Sample from pre-simulated steady-state plasma concentrations
Source:R/sample_simulated_css.R
sample_simulated_css.RdSample steady-state plasma concentrations (C\(_{ss}\)) for individuals from pre-simulated values stored in the 'simulated_css' table in a GeoTox database.
Details
The C\(_{ss}\) values are sampled from the 'simulated_css' table, which
must already exist in the GeoTox database; it can be created using
set_simulated_css(). The minimum characteristics that are used to match
individuals to sets of C\(_{ss}\) values are age and weight category
("Normal" or "Obese"). Additional columns (which must exist in both the
'simulated_css' and 'sample' tables) can be specified using the
css_extra_cols argument. If css_exta_cols is provided it will be added to
the GeoTox object parameter list, GT$par.
In addition to the 'simulated_css' table, both 'sample' and 'concentration'
tables must also exist in the GeoTox database. The 'sample' table must
contain the characteristics of individuals (age, weight category, and any
additional columns specified in css_extra_cols). One way to create this
'sample' table is by using set_sample(). The 'concentration' table will
typically be created using simulate_exposure() and will be populated with
rows for each individual and substance combination where exposure data is
available. The sampled C\(_{ss}\) values will be stored in a new "C_ss"

• Data for analysis:

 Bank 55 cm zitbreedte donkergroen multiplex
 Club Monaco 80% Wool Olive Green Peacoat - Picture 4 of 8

* * *

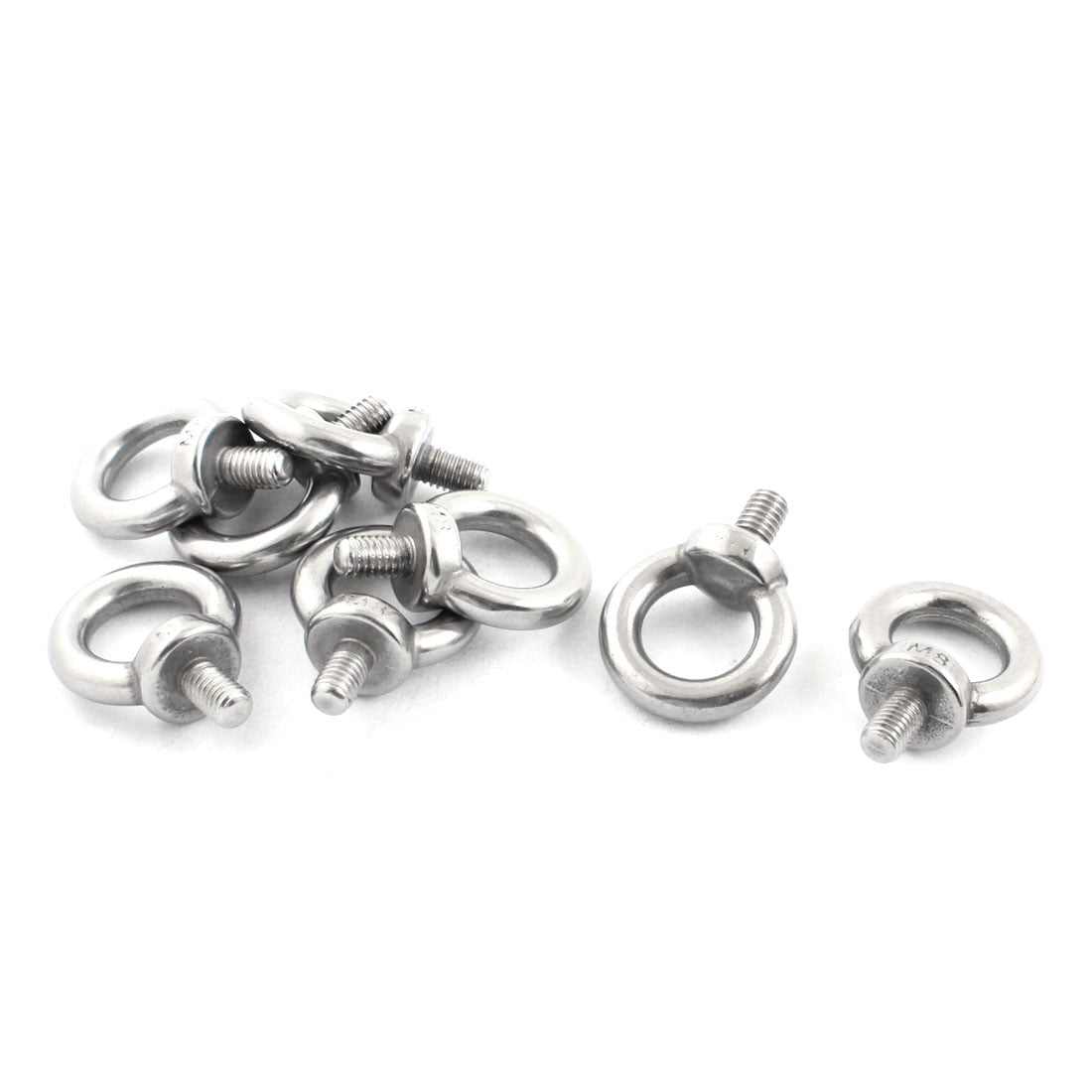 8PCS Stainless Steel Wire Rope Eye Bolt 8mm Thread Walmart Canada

• Instruction A:
Answer these from the documentation page on sampling steady-state plasma concentrations:
(i) Which function can be used to create the 'simulated_css' table?
(ii) What are the two weight categories used to match individuals?
(iii) Which function typically creates the 'concentration' table?
• Instruction B: Return everything in the documentation page from "Sample from pre-simulated" down to "parameter list, GT$par.", copied word for word.
Use only the documentation page to respond.

• Response box A:
(i) set_simulated_css()
(ii) "Normal" or "Obese"
(iii) simulate_exposure()

• Response box B:
Sample from pre-simulated steady-state plasma concentrations
Source:R/sample_simulated_css.R
sample_simulated_css.RdSample steady-state plasma concentrations (C\(_{ss}\)) for individuals from pre-simulated values stored in the 'simulated_css' table in a GeoTox database.
Details
The C\(_{ss}\) values are sampled from the 'simulated_css' table, which
must already exist in the GeoTox database; it can be created using
set_simulated_css(). The minimum characteristics that are used to match
individuals to sets of C\(_{ss}\) values are age and weight category
("Normal" or "Obese"). Additional columns (which must exist in both the
'simulated_css' and 'sample' tables) can be specified using the
css_extra_cols argument. If css_exta_cols is provided it will be added to
the GeoTox object parameter list, GT$par.